Worldcrunch

ICELAND REVIEW, LE FIGARO MADAME (France)

REYKJAVIK – This Sunday, when Iceland goes to the polls to elect its next president, the choice is rather stark. There is the white-haired incumbent, Ólafur Ragnar Grímsson,69, and there is Thora Arnórsdóttir, who is not only a 37-year-old newcomer to politics, but also just gave birth last month to her third child.

Thora (in Iceland, people are referred to by their first names) is an unlikely candidate. A journalist and news editor at the Icelandic National Broadcasting Service (RÚV) she only announced her intention to run against Ólafur in April when more than seven months pregnant. Her daughter was born on May 18.

She is not married to her partner Svavar Halldórsson, who is also a reporter at the RÚV and is divorced with three children of his own. Svavar has said that if Thora was elected, he would resign from his job to raise their six children, do some gardening and write a cookbook, reports Le Figaro Madame.

Thora told Iceland Review that her family experience would be as useful in the presidency as her professional background, “having to coordinate my personal life and work to the extreme since I started a family has given me a wide perspective and an ability to prioritize.”

With a population of 320,000, Iceland was one of the first European countries to give women the right to vote (1918), to go to university (1911), or to have equal pay between men and women (1945 and 1961), reports Le Figaro Madame. Iceland was also the first country to elect a woman President in 1980: Vigdís Finnbogadóttir, a single mother. She was reelected three times and remains today hugely popular.

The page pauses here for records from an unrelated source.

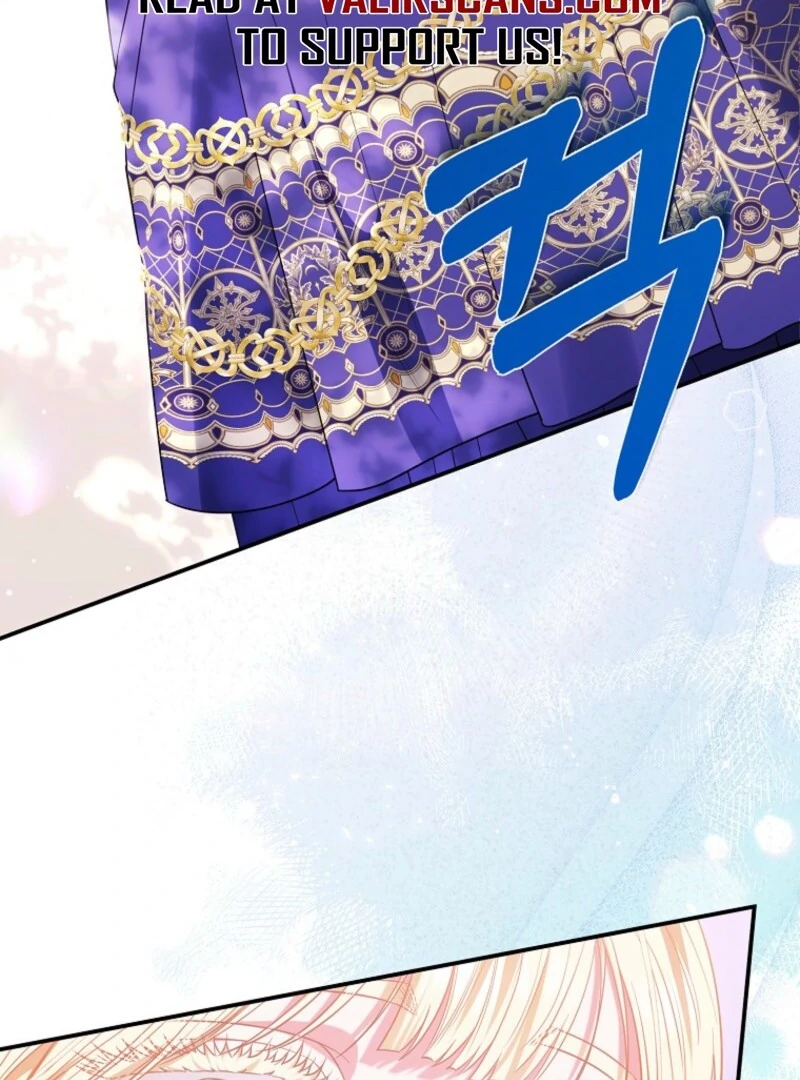 I’m The Princess of All Chapter 97 - Page 109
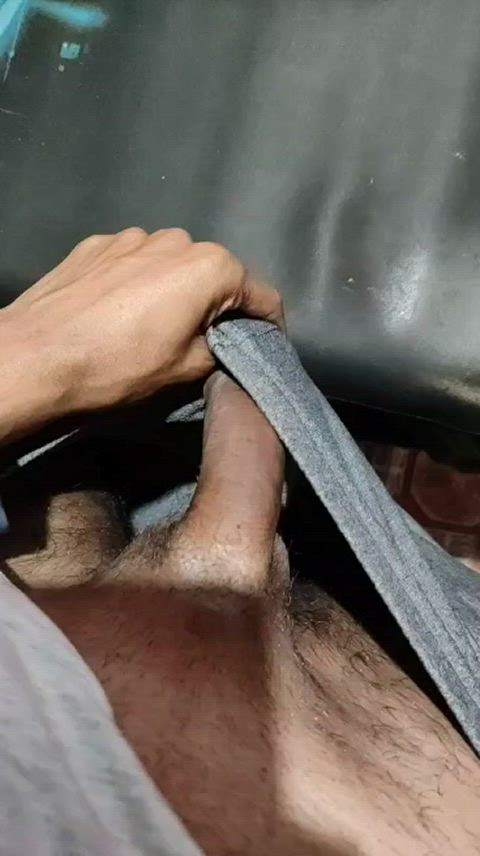 big dick big dicks dickielover clip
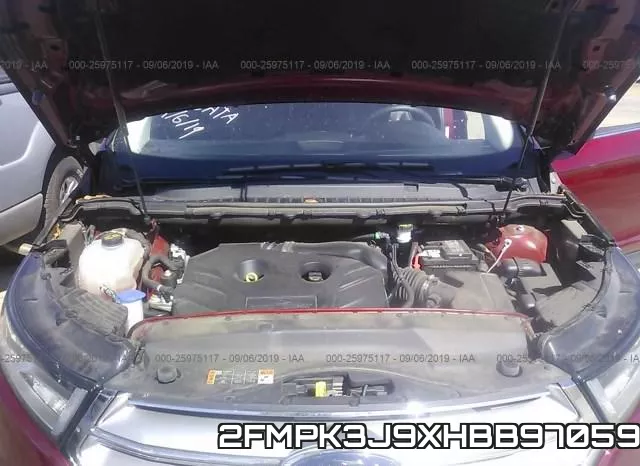 2FMPK3J9XHBB97059_10.webp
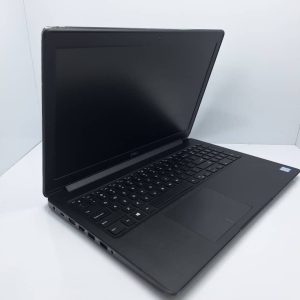 Dell Latitude 3500 i5-8265u
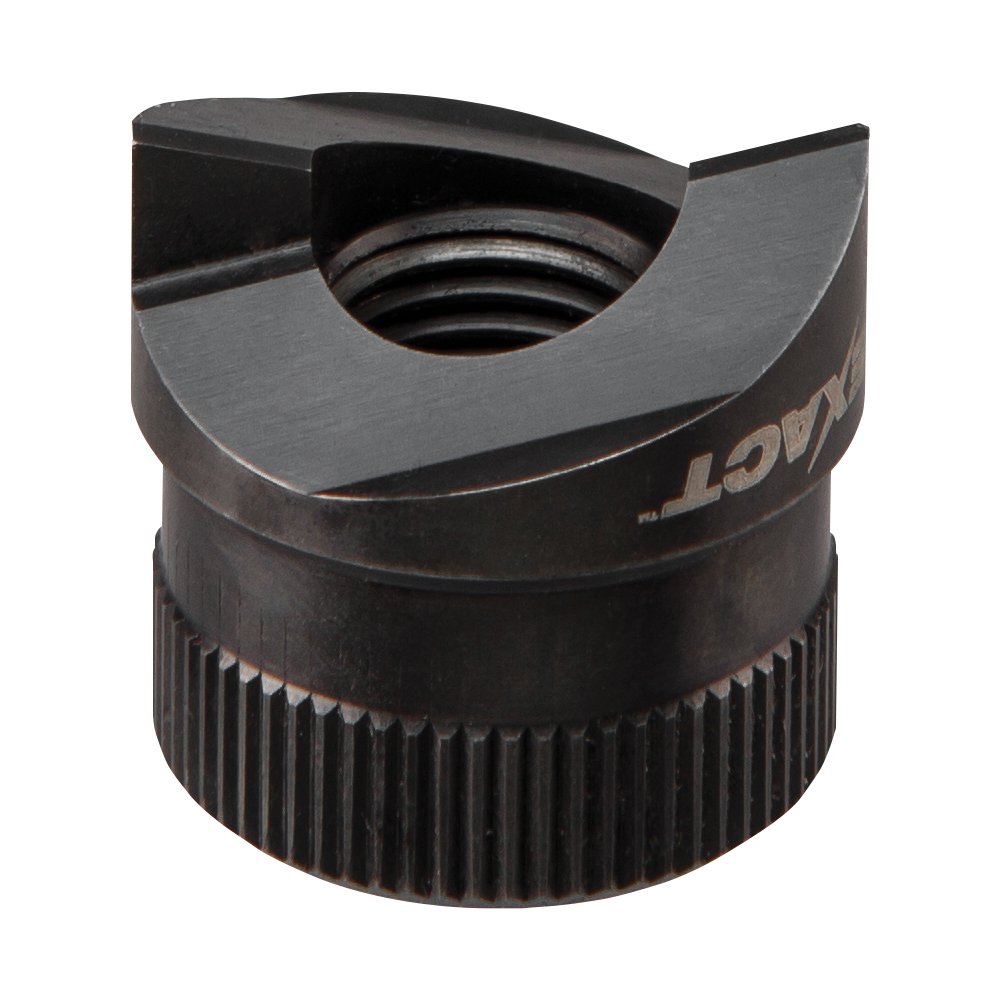 Milwaukee&reg; 49-16-2661S MILW 49-16-2661S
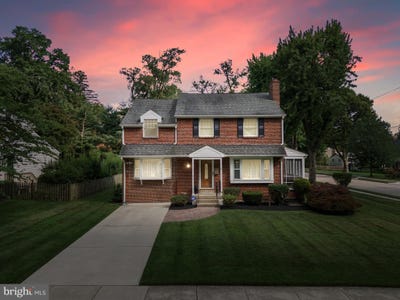 /international/us/614-windsor-place-moorestown-nj-110100899707/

In Iceland, 80 percent of women work. In 2010 a quota law was voted forcing boardrooms had to have at least 40 percent women, which will come into effect in 2013. Women are already very well represented in this country: if Thora wins, there will be a female president, a female prime minister (Johanna Sigurdardóttir), a female president of parliament (Asta Ragnheidhur Johannesdóttir) and a female bishop (reverend Agnes Sigurdardóttir).